Introducing Real-Time CWPP for Amazon ECS Fargate

Containers are popular because they are easy to build, test, and operate across a wide variety of infrastructure. Increasingly, serverless infrastructure services like AWS Fargate are preferred for containerized workload operations, because they allow organizations to focus their resources on innovation, while outsourcing the infrastructure management to their cloud service provider.

In this blog post, learn about SentinelOne’s Singularity Cloud Workload Security (CWS) for Serverless Containers, a real-time cloud workload protection platform (CWPP) for containerized workloads, running on AWS Fargate for Amazon ECS and Amazon EKS. Powered by AI, CWS detects runtime threats like ransomware, zero-days, and fileless exploits in real-time, and streamlines machine-speed response actions.

The Challenge | Maintaining Cloud Workload Availability

Organizations of all sizes increasingly deploy containerized cloud workloads to serverless infrastructure services such as AWS Fargate. Whether running on Amazon ECS (Elastic Container Service) or Amazon EKS (Elastic Kubernetes Service), these ephemeral workloads, although short-lived, still represent a vulnerable attack surface. Automated runtime attacks can exploit vulnerabilities and spread in seconds. Simply examining configurations is insufficient when machine-speed attacks threaten to disrupt cloud operations in seconds. Therefore, they require real-time threat detection and response, to stop the spread and maintain the integrity and availability of cloud workloads.

Moreover, short-lived workloads can challenge incident response (IR) procedures unless there is a forensic data record of workload telemetry for IR specialists to follow. Here again, agentless inspection falls short. Only an agent can serve as the flight data recorder of workload telemetry.

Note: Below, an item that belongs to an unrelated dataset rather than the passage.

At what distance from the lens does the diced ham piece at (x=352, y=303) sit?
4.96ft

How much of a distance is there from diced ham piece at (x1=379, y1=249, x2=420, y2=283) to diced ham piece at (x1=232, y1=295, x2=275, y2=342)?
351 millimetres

These are two of the primary value propositions of a CWPP agent: real-time threat detection and response, and a forensic record of workload telemetry.

However, serverless infrastructure services restrict or prohibit access to the underlying infrastructure. This constraint necessitates an agent architecture tailored to the specific use case of containerized workloads running on serverless infrastructure.

Such complications may very well tempt cloud security practitioners to give up on a runtime agent altogether, choosing instead to focus solely upon an agentless CNAPP. Yes, an agentless CNAPP (Cloud-Native Application Protection Platform) is ideally suited for inspecting resource configurations, IaC templates, and container images for vulnerabilities. And yes, containerized workloads should have security throughout the software development life cycle. Even so, only a CWPP agent can both detect and stop runtime threats in real-time, and record the serverless workloads telemetry needed by security analysts during investigations.

For these reasons, a real-time CWPP agent serves a very important role in a cloud defense-in-depth strategy. With the right architecture, a CWPP agent can dovetail nicely with the constraints of serverless infrastructure.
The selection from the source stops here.